The case was really simple given the source code:
myValue.xy = (anototherValue.xy + 1.0f) * 0.5f;
I was not able to generate FMA instruction unless myValue (which is a float4) was fully initialized, something like adding before myValue.zw = 1.0f;.
I have written a blog post about it at length, with all the different disassemblies.
What I would like to know if it is a compiler bug, or if there is a specific reason I might not know behind that behavior?
PS: Is it there a dedicated HLSL/DirectX forum or is this the closest matching one?
Hello, thanks for you report, we will investigate this.
Hello dipak, do you know where to discuss DX/D3D topics? As this thread is not for OpenGL or Vulkan.
Currently, we don't have a dedicated forum for DX/D3D topics. I guess someone from Direct3D compiler team can help on this. I'll check.
Thank you for getting back to us, please let me know if you manage to contact anyone from the d3d compiler. I managed to get a hold of the Microsoft guys working on the new dx12 compiler for shader model 6. That compiler flat out refused to generate FMA in any case, they replied that as of now they only support fma for doubles, and will support for floats later on.

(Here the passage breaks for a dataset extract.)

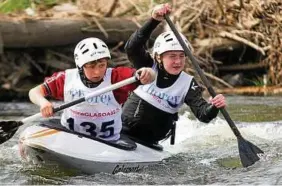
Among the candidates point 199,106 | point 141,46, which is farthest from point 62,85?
point 199,106

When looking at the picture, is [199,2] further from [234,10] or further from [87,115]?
[87,115]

After checking with the compiler team, it looks like neither the HLSL compiler nor our shader compiler has the optimization to transform ADD/MUL, each with one literal operand, into a MAD/FMA. So, it is expected that no MAD/FMA instruction was generated for below code:
myValue.xy = (anototherValue.xy + 1.0f) * 0.5f
In the general case, when the operands aren’t literals, only MUL/ADD can be transformed to MAD, not ADD/MUL.

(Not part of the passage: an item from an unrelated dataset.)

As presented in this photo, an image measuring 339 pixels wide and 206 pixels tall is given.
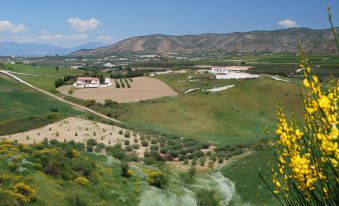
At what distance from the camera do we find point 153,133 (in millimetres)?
59094

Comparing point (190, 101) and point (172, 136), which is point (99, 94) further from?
point (172, 136)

From this observation, however, they are planning to add some special optimizations to our compiler to handle cases like this.
Now coming to FMA vs. MAD. On GFX6-GFX8 devices FMA is a quarter-rate instruction, so it’s not used as an optimization. On newer targets, FMA may be generated instead of MAD. It’s just as fast, has higher precision for its intermediate result, and supports the hardware denorm mode (MAD always flushes denorms).